Australian singer-songwriter and actor Rick Springfield on Friday headlined an event on the University at Buffalo North Campus, where cancer survivors and their supporters joined together not only to raise funds for cancer research but also to have a good time.
It was the kickoff for the 17th annual Ride for Roswell Weekend, organized by members of Roswell Park Cancer Institute. The first-ever opening ceremony for the event was preceded by the 12-mile Peloton ride, featuring 200 bicyclists who pedaled from Roswell Park to the North Campus, where Springfield and his band took the stage in the UB Stadium.
Despite having played the role of Dr. Noah Drake on the ABC-TV network daytime soap opera "General Hospital" from 1981 through 1983, the name Rick Springfield and cancer are not commonly thought of in tandem. However, Springfield, prior to taking the stage Friday, noted that nearly everyone has been touched in some way by the disease.

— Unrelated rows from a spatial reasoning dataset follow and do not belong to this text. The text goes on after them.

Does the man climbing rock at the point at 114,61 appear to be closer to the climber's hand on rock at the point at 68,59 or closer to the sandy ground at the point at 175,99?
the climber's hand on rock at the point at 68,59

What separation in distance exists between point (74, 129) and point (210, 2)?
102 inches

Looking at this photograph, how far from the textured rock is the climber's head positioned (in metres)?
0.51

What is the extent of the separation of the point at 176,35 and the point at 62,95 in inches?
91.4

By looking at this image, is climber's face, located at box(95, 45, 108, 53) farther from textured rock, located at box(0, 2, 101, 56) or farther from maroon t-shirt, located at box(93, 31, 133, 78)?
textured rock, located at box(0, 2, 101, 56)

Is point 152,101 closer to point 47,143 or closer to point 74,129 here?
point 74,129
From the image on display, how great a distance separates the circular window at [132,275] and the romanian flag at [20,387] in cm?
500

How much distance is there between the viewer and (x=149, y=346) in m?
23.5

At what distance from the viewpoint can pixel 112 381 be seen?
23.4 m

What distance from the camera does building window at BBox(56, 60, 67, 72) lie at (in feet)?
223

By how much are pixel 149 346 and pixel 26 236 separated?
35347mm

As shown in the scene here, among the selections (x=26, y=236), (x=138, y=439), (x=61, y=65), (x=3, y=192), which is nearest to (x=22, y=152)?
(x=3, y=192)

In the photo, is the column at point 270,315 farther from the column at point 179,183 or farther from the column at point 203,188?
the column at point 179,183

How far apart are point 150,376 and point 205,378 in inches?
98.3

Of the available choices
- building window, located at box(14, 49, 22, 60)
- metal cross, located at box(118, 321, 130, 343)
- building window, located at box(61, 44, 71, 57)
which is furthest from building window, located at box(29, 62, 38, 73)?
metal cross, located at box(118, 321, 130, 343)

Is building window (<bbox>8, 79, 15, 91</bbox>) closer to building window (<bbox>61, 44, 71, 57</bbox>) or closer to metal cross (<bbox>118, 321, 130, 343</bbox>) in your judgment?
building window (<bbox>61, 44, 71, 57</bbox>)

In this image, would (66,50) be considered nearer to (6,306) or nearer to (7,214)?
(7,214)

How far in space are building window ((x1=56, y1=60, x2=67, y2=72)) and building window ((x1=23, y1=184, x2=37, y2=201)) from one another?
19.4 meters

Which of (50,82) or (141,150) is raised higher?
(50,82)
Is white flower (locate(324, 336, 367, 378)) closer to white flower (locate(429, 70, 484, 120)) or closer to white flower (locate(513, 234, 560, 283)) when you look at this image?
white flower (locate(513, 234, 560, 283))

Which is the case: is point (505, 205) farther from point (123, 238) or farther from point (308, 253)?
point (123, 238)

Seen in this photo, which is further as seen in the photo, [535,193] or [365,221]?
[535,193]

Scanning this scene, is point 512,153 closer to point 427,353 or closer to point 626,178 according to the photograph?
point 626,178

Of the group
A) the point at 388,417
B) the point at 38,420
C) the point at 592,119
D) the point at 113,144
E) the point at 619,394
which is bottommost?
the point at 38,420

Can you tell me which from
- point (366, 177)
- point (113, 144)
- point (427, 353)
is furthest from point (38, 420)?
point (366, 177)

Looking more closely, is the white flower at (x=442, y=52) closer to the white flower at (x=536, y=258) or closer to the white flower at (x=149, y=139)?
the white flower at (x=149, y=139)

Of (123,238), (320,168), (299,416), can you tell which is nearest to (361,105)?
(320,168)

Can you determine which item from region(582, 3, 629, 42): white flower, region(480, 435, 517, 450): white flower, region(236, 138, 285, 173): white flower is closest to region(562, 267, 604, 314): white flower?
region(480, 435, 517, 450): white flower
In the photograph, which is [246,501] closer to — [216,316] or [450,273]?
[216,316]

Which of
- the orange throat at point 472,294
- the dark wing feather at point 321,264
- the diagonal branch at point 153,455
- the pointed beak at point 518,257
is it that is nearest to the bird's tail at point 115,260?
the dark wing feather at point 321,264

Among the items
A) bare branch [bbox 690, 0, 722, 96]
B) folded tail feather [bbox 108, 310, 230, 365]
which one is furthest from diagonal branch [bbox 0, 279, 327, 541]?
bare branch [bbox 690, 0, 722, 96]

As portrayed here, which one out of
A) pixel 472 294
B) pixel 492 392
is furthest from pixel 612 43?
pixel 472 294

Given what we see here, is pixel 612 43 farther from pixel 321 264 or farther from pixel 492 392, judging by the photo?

"I think everybody has a personal connection to cancer. I don't know anybody who hasn't been touched by it at some point," said Springfield.
"Actually, I'm going to Australia in about seven days to say goodbye to my boyhood friend who was in my first band that was successful in Australia. He has liver cancer, and he doesn't have very long left, apparently, according to what we're hearing," he added.
The Grammy-winning artist, perhaps best known for his 1982 pop hit record "Jessie's Girl," also performed three songs on his last album, dedicated to a young fan named Sahara, who died of brain cancer at the age of 13.
Springfield noted his father also died of cancer, which is what makes the research done at facilities like Roswell so important to him and why he wanted to lend his talents to Friday's opening ceremony.
"They've done some great things, the whole PSA test came from there. They're very advanced. I'd rather do something and give money to a group where I know specifically where it's going," Springfield said.
"I'm always ready to play for a cause than not. It's a very easy thing to do," he added.
Also appearing at the opening ceremony was former Buffalo Bills linebacker Chris Spielman, who shared details of the journey of his wife, Stefanie, following her diagnosis with breast cancer at age 30 in 1998. She died in 2009.
In addition to the Peloton riders, scores of cancer patients, cancer survivors, their family members and volunteers attended the opening ceremony.
Christopher Choi, director of the Therapeutic Cell Production facility at Roswell and an assistant professor of oncology at the University at Buffalo, manned one of the research booths on the campus.
"The first question that I've been getting manning the booth earlier today was, 'Is the research that I'm doing -- will it work for what they have?' which is heartbreaking," said Choi.
"We have this dendritic cell vaccine clinical trial which I'm a co-investigator on. It's used to treat all solid tumors," he added. "It's a great example of how the ride helps in terms of funding these great ideas to really kick-start great ideas and to get to implement these great ideas into the clinic."
Springfield, meanwhile, had a simple message for his fans:
"Let's have a great time and forget all the pain right now. That's what I do. My show, it's a celebration, and there are lot of people out there with some things to celebrate, the survivors out there," he said.
"I think that's very important because I know mental attitude is a major component in surviving cancer," Springfield added.